Esco dal negozio compiaciuto del mio acquisto. Stringo al petto il pacchetto con il regalo per mia figlia e mi soffermo a osservare un'ultima volta il pensiero per mia moglie. Il pendente delle anime gemelle. Che razza di fantasia hanno certe persone!

Un paio di Chevrolet passano sulla strada strombazzando. Indosso la collana e riprendo il mio borsone sulle spalle. Più mi allontano dal negozio, più mi scrollo dalle spalle quella strana inquietudine che respiravo al suo interno. Cammino senza fermarmi adesso. Passo dopo passo, fino alla tenuta dei Somerhalder. Giunto in prossimità del cancello le mie gambe hanno un piccolo cedimento. E' tutto come ho lasciato prima di ripartire dal congedo. Ci sono fiori in giardino e tende bianche alle finestre. Solo il tetto mostra noti segni di usura, dovrò mettermi al lavoro per riverniciarlo.

Schiaccio dentro una mano il pendente che ho preso per Nikki e faccio un respiro grande, espandendo i polmoni così tanto da avere tutta l'aria necessaria per tuffarmi nella mia nuova vita.
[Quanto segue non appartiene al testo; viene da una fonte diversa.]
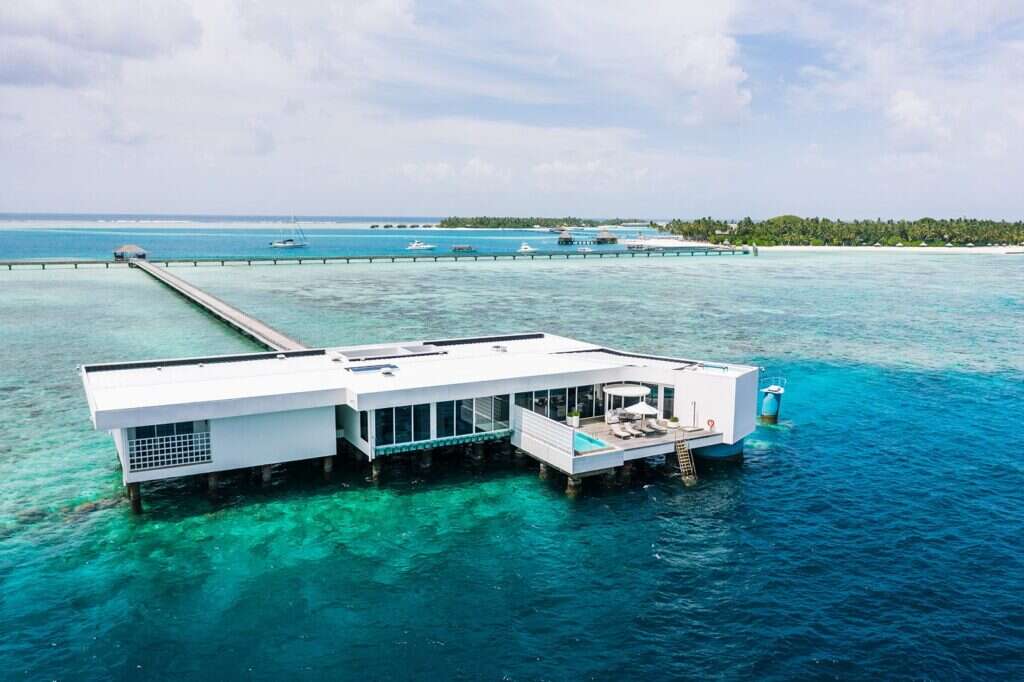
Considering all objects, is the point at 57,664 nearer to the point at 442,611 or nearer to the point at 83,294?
the point at 442,611

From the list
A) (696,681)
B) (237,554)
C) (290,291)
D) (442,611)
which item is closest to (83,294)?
(290,291)

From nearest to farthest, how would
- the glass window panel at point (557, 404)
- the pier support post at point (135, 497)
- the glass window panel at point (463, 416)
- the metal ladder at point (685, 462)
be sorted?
1. the pier support post at point (135, 497)
2. the metal ladder at point (685, 462)
3. the glass window panel at point (463, 416)
4. the glass window panel at point (557, 404)

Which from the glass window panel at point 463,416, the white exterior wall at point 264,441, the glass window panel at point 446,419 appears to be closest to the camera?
the white exterior wall at point 264,441

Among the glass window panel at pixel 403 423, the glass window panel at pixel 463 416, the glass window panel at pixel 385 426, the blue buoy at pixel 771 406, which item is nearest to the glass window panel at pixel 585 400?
the glass window panel at pixel 463 416

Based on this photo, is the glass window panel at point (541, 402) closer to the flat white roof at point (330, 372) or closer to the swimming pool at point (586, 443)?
the flat white roof at point (330, 372)

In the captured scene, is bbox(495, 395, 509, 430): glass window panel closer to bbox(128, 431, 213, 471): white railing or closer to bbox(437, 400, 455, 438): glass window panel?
bbox(437, 400, 455, 438): glass window panel

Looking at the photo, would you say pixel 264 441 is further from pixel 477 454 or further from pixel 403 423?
pixel 477 454
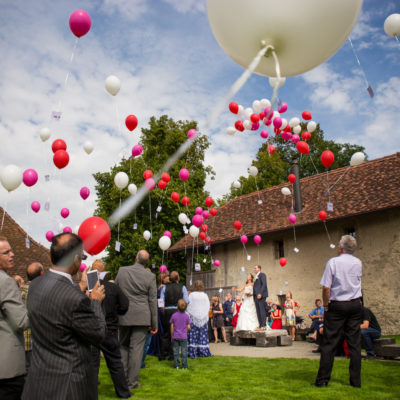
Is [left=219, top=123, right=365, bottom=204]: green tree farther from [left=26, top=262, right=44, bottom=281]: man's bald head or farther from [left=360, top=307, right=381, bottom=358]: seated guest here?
[left=26, top=262, right=44, bottom=281]: man's bald head

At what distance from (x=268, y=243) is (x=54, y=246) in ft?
58.3

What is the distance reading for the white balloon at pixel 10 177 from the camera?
324 inches

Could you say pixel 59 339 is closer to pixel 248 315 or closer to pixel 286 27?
pixel 286 27

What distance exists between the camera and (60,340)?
2393mm

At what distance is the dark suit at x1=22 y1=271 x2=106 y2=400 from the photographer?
2361mm

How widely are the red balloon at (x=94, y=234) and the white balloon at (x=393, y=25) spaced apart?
20.0 ft

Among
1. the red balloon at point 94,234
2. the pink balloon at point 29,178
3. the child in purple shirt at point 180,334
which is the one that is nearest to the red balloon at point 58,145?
the pink balloon at point 29,178

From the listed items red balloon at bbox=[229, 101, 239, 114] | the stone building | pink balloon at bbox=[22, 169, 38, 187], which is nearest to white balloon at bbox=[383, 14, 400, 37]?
red balloon at bbox=[229, 101, 239, 114]

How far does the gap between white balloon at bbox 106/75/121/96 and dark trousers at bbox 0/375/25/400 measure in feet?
21.7

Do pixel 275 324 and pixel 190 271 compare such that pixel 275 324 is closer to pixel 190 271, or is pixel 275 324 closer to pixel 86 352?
pixel 190 271

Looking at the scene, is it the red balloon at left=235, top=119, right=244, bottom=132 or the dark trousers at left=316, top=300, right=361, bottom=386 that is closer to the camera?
the dark trousers at left=316, top=300, right=361, bottom=386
Allento la presa e mi accorgo di aver un po' esagerato con la stretta. L'emozione mi ha fatto ferire il palmo con una delle viti poste dietro all'orologio. Strofino la mano sui pantaloni per pulirla dal sangue e cerco di dare una lucidata anche al marchingegno che ho al collo. Aggrotto la fronte e arriccio le labbra mentre passo il pendente sulla stoffa di cotone in movimento circolare.

All'improvviso, mentre faccio questo semplice e innocuo movimento, succede qualcosa che mi lascia basito e mi fa smettere di strofinare.
Le lancette si muovono.
La lancetta dei minuti e quella delle ore girano o meglio vorticano come impazzite. Devo aver premuto la leva di sicurezza.
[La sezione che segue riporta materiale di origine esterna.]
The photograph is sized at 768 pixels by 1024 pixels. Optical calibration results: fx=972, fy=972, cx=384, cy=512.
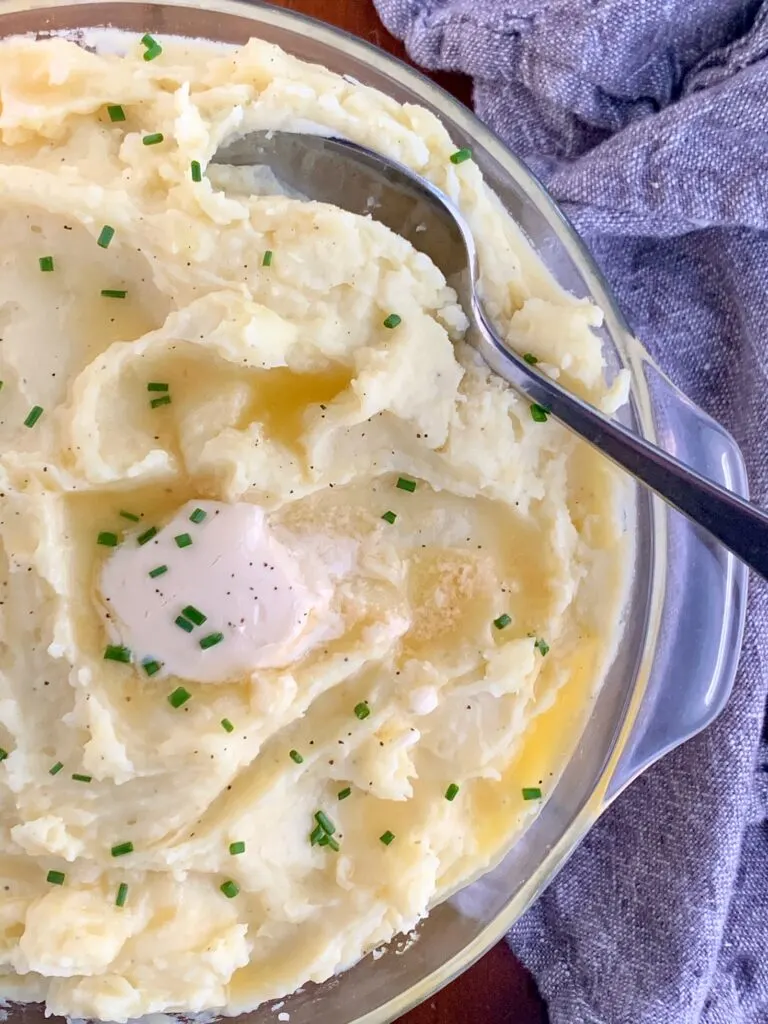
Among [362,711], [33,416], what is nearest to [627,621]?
[362,711]

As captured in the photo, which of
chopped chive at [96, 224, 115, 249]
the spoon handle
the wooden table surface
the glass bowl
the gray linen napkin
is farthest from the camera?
the wooden table surface

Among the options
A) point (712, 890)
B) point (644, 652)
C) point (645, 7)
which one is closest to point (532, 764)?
point (644, 652)

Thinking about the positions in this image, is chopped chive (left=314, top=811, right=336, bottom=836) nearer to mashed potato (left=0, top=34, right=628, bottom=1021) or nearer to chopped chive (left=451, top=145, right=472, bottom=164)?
mashed potato (left=0, top=34, right=628, bottom=1021)

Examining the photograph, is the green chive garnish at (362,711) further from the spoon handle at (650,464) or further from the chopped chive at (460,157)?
the chopped chive at (460,157)

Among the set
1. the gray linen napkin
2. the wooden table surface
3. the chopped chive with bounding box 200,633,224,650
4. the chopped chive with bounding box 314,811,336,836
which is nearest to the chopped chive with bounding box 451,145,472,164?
the gray linen napkin

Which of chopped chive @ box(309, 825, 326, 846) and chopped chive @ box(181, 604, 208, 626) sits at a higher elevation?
chopped chive @ box(181, 604, 208, 626)

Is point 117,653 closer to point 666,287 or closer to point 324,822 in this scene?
point 324,822

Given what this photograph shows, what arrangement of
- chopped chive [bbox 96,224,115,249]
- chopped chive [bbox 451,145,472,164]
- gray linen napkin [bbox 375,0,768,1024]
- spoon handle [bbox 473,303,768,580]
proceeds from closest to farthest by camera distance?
1. chopped chive [bbox 96,224,115,249]
2. spoon handle [bbox 473,303,768,580]
3. chopped chive [bbox 451,145,472,164]
4. gray linen napkin [bbox 375,0,768,1024]

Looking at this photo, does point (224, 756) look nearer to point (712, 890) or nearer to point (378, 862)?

Poi è un istante, anzi l'infinitesima parte di un istante. Le lancette si fermano ed io le osservo incerto, quasi paralizzato, ma è solo per poco più di un respiro, dopodiché perdo il totale controllo del mio corpo, lo sento sollevarsi e, nonostante cerchi di opporre resistenza, non riesco a impedire che venga risucchiato, nel vero senso della parola, all'interno di quello che credevo un semplice, banale, innocuo orologio da taschino.

Improvvisamente vedo tutto nero.
Piombo nel buio. Il buio e nient'altro.

Mi guardo intorno. Porto le mani avanti e ai lati, in cerca di una via di fuga, ma non ci sono pareti vicino a me, non ci sono strade, neanche il cielo sulla mia testa. Non esiste più la tenuta di famiglia. Ho il borsone ai piedi e la bambola di pezza in mano. Ho il pendente al collo e mi sembra di non respirare. Mi sento soffocare. Sono letteralmente in apnea.
Non esiste uscita, nessuna scappatoia o spiraglio di luce. Solo buio. Immenso. Infinito. E un sottile e lucido filo rosso, proprio davanti ai miei occhi. Un nastro lungo, quasi infinito. Ed io, nel panico più completo, non posso far altro che seguirlo.